Wheat's trial counsel, however,
investigated the possibility of an insanity defense and made a
tactical choice to reserve the doctor's testimony until the
punishment phase. See Williams v. Cain, 125 F.3d 269, 278 (5th
Cir. 1997) ("failure to present...evidence would not constitute
'deficient' performance within the meaning of Strickland if...[counsel]
could have concluded, for tactical reasons, that attempting to
present such evidence would be unwise.").
Even if we were not applying
the deferential Strickland standard, we would have to find
Wheat's counsel's choice was arguably a sound one. By reserving
Dr. Mills' testimony for the punishment phase, Wheat's counsel
benefitted from the discovery rules in effect for the trial that
did not require disclosure of plans to produce psychiatric
testimony in the punishment phase. Counsel thus spared Dr. Mills'
testimony the impeachment that would have been likely at the
guilt-or-innocence phase.
As trial counsel testified at
the district court evidentiary hearing, Dr. Mills himself told
them that the insanity defense was not a viable one. The doctor
also testified that the opinions he presented at the punishment
phase were based primarily on Wheat's own testimony about his
delusions, and only secondarily on the brain damage evidence.

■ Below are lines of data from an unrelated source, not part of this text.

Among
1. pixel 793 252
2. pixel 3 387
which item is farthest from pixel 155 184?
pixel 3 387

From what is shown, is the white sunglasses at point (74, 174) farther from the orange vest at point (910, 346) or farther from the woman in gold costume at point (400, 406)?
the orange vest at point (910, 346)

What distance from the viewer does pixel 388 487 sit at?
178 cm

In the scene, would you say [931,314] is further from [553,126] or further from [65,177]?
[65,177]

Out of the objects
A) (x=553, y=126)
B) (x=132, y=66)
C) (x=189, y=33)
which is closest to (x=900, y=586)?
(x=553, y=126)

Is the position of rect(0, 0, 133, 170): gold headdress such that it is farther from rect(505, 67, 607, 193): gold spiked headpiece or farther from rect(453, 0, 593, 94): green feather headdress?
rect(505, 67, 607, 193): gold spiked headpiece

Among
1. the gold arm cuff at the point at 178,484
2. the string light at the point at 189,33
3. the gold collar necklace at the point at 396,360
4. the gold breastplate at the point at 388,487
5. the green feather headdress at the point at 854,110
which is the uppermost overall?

Wheat's supervisor at work testified in the punishment phase
that Wheat's exposure to toluene had been minimal.
Additionally, a licensed
psychologist determined that Wheat was competent to stand trial,
that his abnormal mental condition did not grossly and
demonstrably impair his perception of reality, and that there
was no indication of a severe mental illness or emotional
disturbance that would preclude his ability to understand right
and wrong. If Dr. Mills had testified at the guilt-or-innocence
phase, the record indicates that his testimony would have been
impeached. We accordingly find no deficient performance; the
decision to reserve the insanity evidence as mitigating evidence
during the punishment phase was a reasonable tactical choice,
well above the Strickland standard.
VI
For the foregoing reasons,
Wheat's request for a certificate of appealability is DENIED.